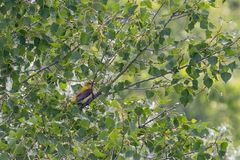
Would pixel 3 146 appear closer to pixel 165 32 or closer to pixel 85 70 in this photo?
pixel 85 70

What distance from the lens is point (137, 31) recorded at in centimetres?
520

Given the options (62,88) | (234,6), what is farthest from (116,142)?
(234,6)

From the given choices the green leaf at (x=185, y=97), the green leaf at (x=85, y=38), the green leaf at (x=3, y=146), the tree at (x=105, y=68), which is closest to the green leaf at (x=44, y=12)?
the tree at (x=105, y=68)

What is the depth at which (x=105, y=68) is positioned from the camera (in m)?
5.32

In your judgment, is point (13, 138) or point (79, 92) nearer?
point (13, 138)

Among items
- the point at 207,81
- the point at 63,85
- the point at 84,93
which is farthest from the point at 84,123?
the point at 207,81

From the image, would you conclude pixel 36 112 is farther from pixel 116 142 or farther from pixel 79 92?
pixel 116 142

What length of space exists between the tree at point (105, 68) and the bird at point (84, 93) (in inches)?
1.4

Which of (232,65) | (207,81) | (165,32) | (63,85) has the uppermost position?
(165,32)

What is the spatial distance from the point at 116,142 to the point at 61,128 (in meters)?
0.38

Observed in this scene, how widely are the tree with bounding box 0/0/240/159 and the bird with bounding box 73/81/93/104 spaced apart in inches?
1.4

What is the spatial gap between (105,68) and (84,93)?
19 cm

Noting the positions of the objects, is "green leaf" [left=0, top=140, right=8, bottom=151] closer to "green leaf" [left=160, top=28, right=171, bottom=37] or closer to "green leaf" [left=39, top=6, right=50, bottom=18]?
"green leaf" [left=39, top=6, right=50, bottom=18]

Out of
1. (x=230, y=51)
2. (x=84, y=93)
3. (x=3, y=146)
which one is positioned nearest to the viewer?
(x=3, y=146)
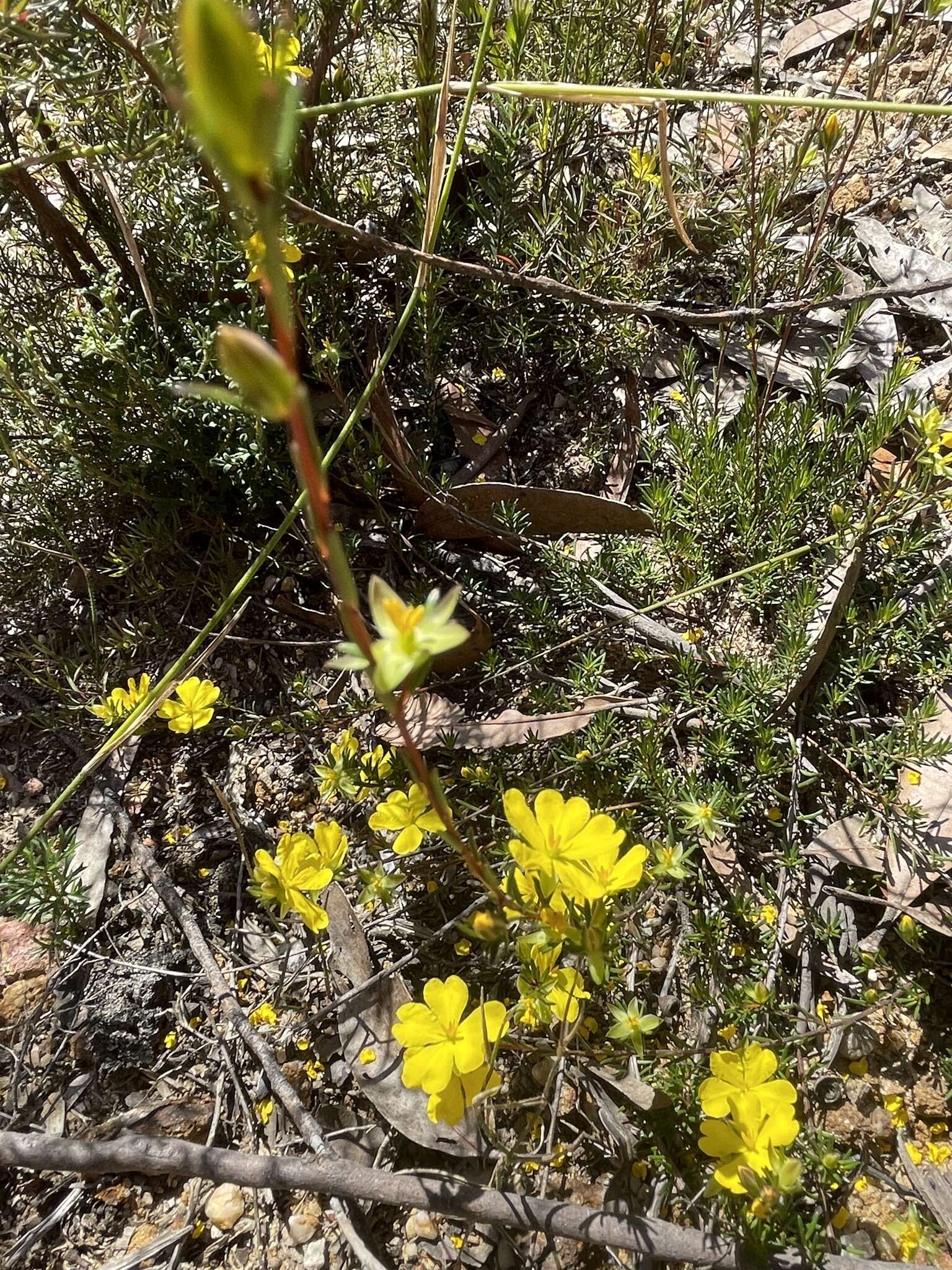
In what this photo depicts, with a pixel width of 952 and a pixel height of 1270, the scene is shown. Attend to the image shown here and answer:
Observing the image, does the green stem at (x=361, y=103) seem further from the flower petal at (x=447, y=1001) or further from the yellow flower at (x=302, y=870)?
the flower petal at (x=447, y=1001)

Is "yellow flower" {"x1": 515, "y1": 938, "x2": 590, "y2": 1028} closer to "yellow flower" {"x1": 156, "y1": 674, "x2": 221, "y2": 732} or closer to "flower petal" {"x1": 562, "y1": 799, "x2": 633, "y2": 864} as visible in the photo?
"flower petal" {"x1": 562, "y1": 799, "x2": 633, "y2": 864}

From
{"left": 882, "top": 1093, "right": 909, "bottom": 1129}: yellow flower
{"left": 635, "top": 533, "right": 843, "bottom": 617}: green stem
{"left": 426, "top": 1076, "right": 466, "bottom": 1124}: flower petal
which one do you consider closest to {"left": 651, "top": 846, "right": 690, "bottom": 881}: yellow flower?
{"left": 426, "top": 1076, "right": 466, "bottom": 1124}: flower petal

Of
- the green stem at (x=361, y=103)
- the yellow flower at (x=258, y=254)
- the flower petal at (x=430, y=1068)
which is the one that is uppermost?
the green stem at (x=361, y=103)

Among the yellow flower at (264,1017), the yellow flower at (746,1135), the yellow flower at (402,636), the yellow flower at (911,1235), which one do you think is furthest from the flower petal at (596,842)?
the yellow flower at (264,1017)

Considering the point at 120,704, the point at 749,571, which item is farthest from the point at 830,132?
the point at 120,704

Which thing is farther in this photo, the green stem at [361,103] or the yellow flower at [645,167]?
the yellow flower at [645,167]

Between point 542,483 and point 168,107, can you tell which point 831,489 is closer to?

**What the task requires**. Format the whole listing above as a JSON array of strings, with one string per line. Omit the blank lines and leave the pictures out.

**Result of this task**.
[
  "Would pixel 3 146 appear closer to pixel 165 32 or closer to pixel 85 70 in this photo?",
  "pixel 85 70",
  "What distance from the lens is point (137, 31) recorded at in centimetres?",
  "520",
  "Given the options (62,88) | (234,6), what is farthest from (116,142)?",
  "(234,6)",
  "From the given choices the green leaf at (x=185, y=97), the green leaf at (x=85, y=38), the green leaf at (x=3, y=146), the tree at (x=105, y=68), which is closest to the green leaf at (x=44, y=12)?",
  "the tree at (x=105, y=68)",
  "What is the depth at which (x=105, y=68) is positioned from the camera (in m)?",
  "5.32",
  "In your judgment, is point (13, 138) or point (79, 92) nearer?",
  "point (13, 138)",
  "Among items",
  "- the point at 207,81",
  "- the point at 63,85",
  "- the point at 84,93",
  "which is farthest from the point at 84,123?",
  "the point at 207,81",
  "From the image, would you conclude pixel 36 112 is farther from pixel 116 142 or farther from pixel 79 92?",
  "pixel 116 142",
  "What length of space exists between the tree at point (105, 68) and the bird at point (84, 93) (in inches)?",
  "1.4",
  "Which of (232,65) | (207,81) | (165,32) | (63,85) has the uppermost position?",
  "(165,32)",
  "What is the spatial distance from the point at 116,142 to the point at 61,128 (in meters)?",
  "0.38",
  "Observed in this scene, how widely are the tree with bounding box 0/0/240/159 and the bird with bounding box 73/81/93/104 spaced apart in inches?",
  "1.4",
  "What is the spatial gap between (105,68) and (84,93)?",
  "19 cm",
  "Noting the positions of the objects, is \"green leaf\" [left=0, top=140, right=8, bottom=151] closer to \"green leaf\" [left=160, top=28, right=171, bottom=37] or closer to \"green leaf\" [left=39, top=6, right=50, bottom=18]?",
  "\"green leaf\" [left=39, top=6, right=50, bottom=18]",
  "Out of",
  "1. (x=230, y=51)",
  "2. (x=84, y=93)",
  "3. (x=3, y=146)",
  "which one is positioned nearest to the viewer?",
  "(x=3, y=146)",
  "In what this photo depicts, with a pixel width of 952 and a pixel height of 1270, the scene is shown. Attend to the image shown here and answer:",
  "Observing the image, does the green stem at (x=361, y=103) seem further from the flower petal at (x=447, y=1001) or further from the yellow flower at (x=302, y=870)?",
  "the flower petal at (x=447, y=1001)",
  "Is \"yellow flower\" {\"x1\": 515, \"y1\": 938, \"x2\": 590, \"y2\": 1028} closer to \"yellow flower\" {\"x1\": 156, \"y1\": 674, \"x2\": 221, \"y2\": 732} or closer to \"flower petal\" {\"x1\": 562, \"y1\": 799, \"x2\": 633, \"y2\": 864} as visible in the photo?",
  "\"flower petal\" {\"x1\": 562, \"y1\": 799, \"x2\": 633, \"y2\": 864}",
  "From",
  "{\"left\": 882, \"top\": 1093, \"right\": 909, \"bottom\": 1129}: yellow flower",
  "{\"left\": 635, \"top\": 533, \"right\": 843, \"bottom\": 617}: green stem",
  "{\"left\": 426, \"top\": 1076, \"right\": 466, \"bottom\": 1124}: flower petal",
  "which one do you consider closest to {\"left\": 651, \"top\": 846, \"right\": 690, \"bottom\": 881}: yellow flower?",
  "{\"left\": 426, \"top\": 1076, \"right\": 466, \"bottom\": 1124}: flower petal",
  "Of",
  "- the green stem at (x=361, y=103)",
  "- the yellow flower at (x=258, y=254)",
  "- the flower petal at (x=430, y=1068)",
  "which is the one that is uppermost?",
  "the green stem at (x=361, y=103)",
  "Among the yellow flower at (264,1017), the yellow flower at (746,1135), the yellow flower at (402,636), the yellow flower at (911,1235), which one do you think is furthest from the flower petal at (596,842)?",
  "the yellow flower at (264,1017)",
  "Considering the point at 120,704, the point at 749,571, which item is farthest from the point at 830,132?",
  "the point at 120,704",
  "Which thing is farther in this photo, the green stem at [361,103] or the yellow flower at [645,167]?",
  "the yellow flower at [645,167]",
  "Between point 542,483 and point 168,107, can you tell which point 831,489 is closer to?"
]